▸ **Tugas Anda**
Menurut artikel tentang pengacara sengketa pilkada 2015 di bawah, mengapa jumlah pengacara yang mendapat kuasa bisa lebih dari 1.040? Jelaskan dalam satu sampai tiga kalimat.

▸ **Teks yang Diberikan**
--- --- ---

147 Perkara, 1.040 Pengacara
Lawyer Pilkada 2015:

147 Perkara, 1.040 Pengacara

Peraturan Mahkamah Konstitusi tak mewajibkan penggunaan advokat saat bersidang. Faktanya, sebagian besar perkara sengketa pilkada 2015 menggunakan jasa advokat.

Oleh:
MUHAMMAD YASIN
Bacaan 2 Menit
Suasana di luar sidang sengketa pilkada di gedung Mahkamah Konstitusi. Foto: RES
Suasana di luar sidang sengketa pilkada di gedung Mahkamah Konstitusi. Foto: RES
Kesibukan M. Fadli Nasution bertambah sebulan belakangan. Ia harus bolak balik dari kantornya, Lubis Nasution & Partners di bilangan Cikini ke gedung Mahkamah Konstitusi di Jalan Medan Merdeka Barat Jakarta. Kadang ia ia harus mengikuti sidang sampai sore. Kesibukan pengacara muda itu tak lepas dari perkara yang ditangani di gedung Mahkamah Konstitusi.

Para pengacara dari lawoffice Lubis Nasution & Partners menjadi kuasa hukum dalam sengketa pilkada di Kabupaten Halmahera Barat, Maluku Utara dan empat daerah lain. “Kami dipercaya untuk mewakili Pemohon dalam sengketa pilkada Kabupaten Labuhan Batu, Kabupaten Halmahera Barat, dan Kabupaten Banggai. Sementara sebagai Termohon KPU Kabupaten Tanah Laut dan  sebagai Pihak Terkait di Kabupaten Pandeglang,” jelas Fadli kepada hukumonline.

Fadli hanya satu dari banyak perkara yang berkiprah dalam penyelesaian sengketa pilkada 2015 di Mahkamah Konstitusi. Berdasarkan penelusuran hukumonline, setidaknya ada 1.040 advokat mendapatkan surat kuasa dari pasangan calon kepala daerah yang mengajukan permohonan keberatan ke Mahkamah Konstitusi. Jumlah itu dihitung hanya berdasarkan nama-nama yang tertera dalam permohonan dan perbaikan 147 permohonan yang salinannya bisa diakses di laman Mahkamah Konstitusi. Sebagian permohonan itu belakangan dicabut.

Jumlah pengacara yang mendapatkan kuasa bisa bertambah jika dihitung dari nama-nama yang dituliskan dalam permohonan awal. Bisa juga bertambah karena ada perkara yang menunjuk satu pengacara dengan hak substitusi. Pengacara yang ditunjuk sangat mungkin menunjuk pengacara lain untuk menangani.

--- --- ---

▸ **Data yang Ditampilkan**
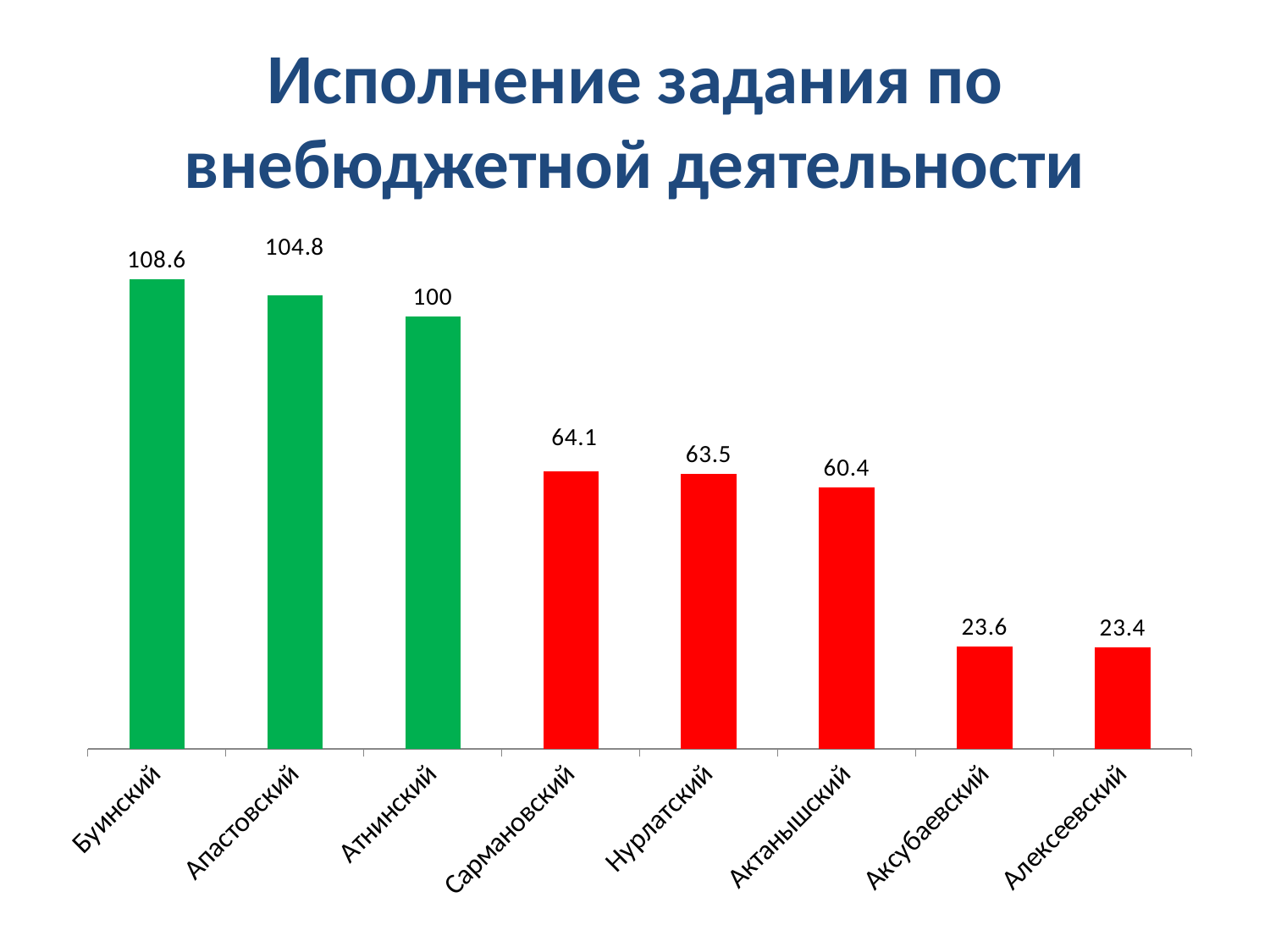
How many bars are coloured green? 3 How many categories are shown in the chart? 8 Which category has the highest value? Буинский What is the value for Сармановский? 64.1 Do the values rise or fall from left to right along the x axis? fall Which category has the lowest value? Алексеевский What is the difference between the values for Сармановский and Актанышский? 3.7 What is the difference between the values for Буинский and Атнинский? 8.6 What is the value for Буинский? 108.6 Which is larger, the value for Апастовский or the value for Нурлатский? Апастовский What is the value for Алексеевский? 23.4 What kind of chart is shown on the slide? bar chart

--- --- ---

▸ **Jawaban Latihan**
Angka 1.040 hanya dihitung dari nama-nama dalam permohonan dan perbaikan 147 permohonan yang salinannya dapat diakses di laman Mahkamah Konstitusi. Jumlahnya bisa bertambah bila nama-nama dalam permohonan awal ikut dihitung. Selain itu, ada perkara yang menunjuk satu pengacara dengan hak substitusi, dan pengacara itu sangat mungkin menunjuk pengacara lain untuk menangani perkara tersebut.